Gelişimsel kalça displazisi tedavisinde çimentosuz total kalça protezi uygulamalarımızın orta dönem sonuçları
Mehmet Nurullah Ermiş1, Bülent Dilaveroğlu1, Özgün Erçeltik1, Ümit Tuhanioğlu1, Eyüp Selahattin Karakaş1, Mehmet Oğuz Durakbaşa2
1Department of 2nd Orthopedics and Traumatology, Baltalimanı Metin Sabancı Training and Research Hospital, İstanbul, Turkey
2Department of 2nd Orthopaedics and Traumatology, Haydarpaşa Numune Education and Research Hospital, İstanbul, Turkey
Keywords: Gelişimsel kalça displazisi; femur başı otogrefti;total kalça artroplastisi.
Abstract
Amaç: Gelişimsel kalça displazisi (GKD)’ne sekonder gelişen kalça osteoartritli hastaların, çimentosuz total kalça artroplastisi (TKA) ile tedavileri sonrası kalça restorasyonunun sonuçları ve ekstremite boyları değerlendirildi.

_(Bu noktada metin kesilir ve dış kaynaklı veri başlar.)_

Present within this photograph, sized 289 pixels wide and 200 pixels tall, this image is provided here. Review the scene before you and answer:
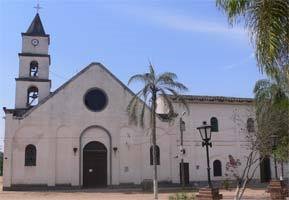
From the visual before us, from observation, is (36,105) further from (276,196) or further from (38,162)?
(276,196)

Hastalar ve yöntemler: Şubat 1996 ile Eylül 2001 tarihleri arasında 55 hastanın (2 erkek, 53 kadın; ort yaş 48.5 yıl; dağılım 37-60 yıl) 65 kalçasına GKD’ye sekonder gelişen koksartroz nedeniyle çimentosuz TKA uygulandı. Hartofilkidis sınıflamasına göre 20 kalça tip I (displazi), 27 kalça tip II (subluksasyon), 18 kalça tip III (dislokasyon) olarak değerlendirildi. Asetabuler komponentlerin tamamı orijinal anatomik bölgeye yerleştirildi. Yedi kalçaya asetabuler örtümü artırma amacıyla femur başı otogrefti kullanıldı. Hastalar klinik ve radyolojik olarak değerlendirildi.
Bulgular: Bütün hastalar 7-12 yıl takip edildi. Ameliyat öncesi ortalama Harris skoru tip I kalçalarda 52.5, tip 2 kalçalarda 48.41, tip III kalçalarda 45.28 idi. Son muayenede ortalama Harris skoru tip I kalçalarda 89.65, tip II kalçalarda 87.44 ve tip III kalçalarda 83.28 olarak hesaplandı. Ameliyat öncesi ve sonrası skorlamalar arasındaki fark anlamlı idi (p=0,0001). Ameliyat öncesi 26 hastada (%47.27) hafif aksama (uzunluk farkı 3 cm) vardı. Ameliyat sonrası ve son kontrolde dört hastada (%7.27) ileri derecede aksama vardı. Bütün hastaların aksama durumundaki bu düzelme anlamlı bulundu (McNemar’s test p=0.0001). Altı kalçada aseptik gevşeme saptandı. Yedi hastada femur başı otogrefti superiyor asetabuler defekt için kullanıldı. Tip III kalçalardan sadece ikisine (%3.07) femoral kısaltma osteotomisi uygulandı.
Sonuç: Standart kalça artroplasti tekniklerine ek olarak, GKD’li hastalarda; yapısal kemik otogrefti kullanımı, asetabuler komponentin medializasyonu ve gerçek asetabuluma yerleştirilmesi başarılı orta dönem sonuçlar için önemli faktörlerdir.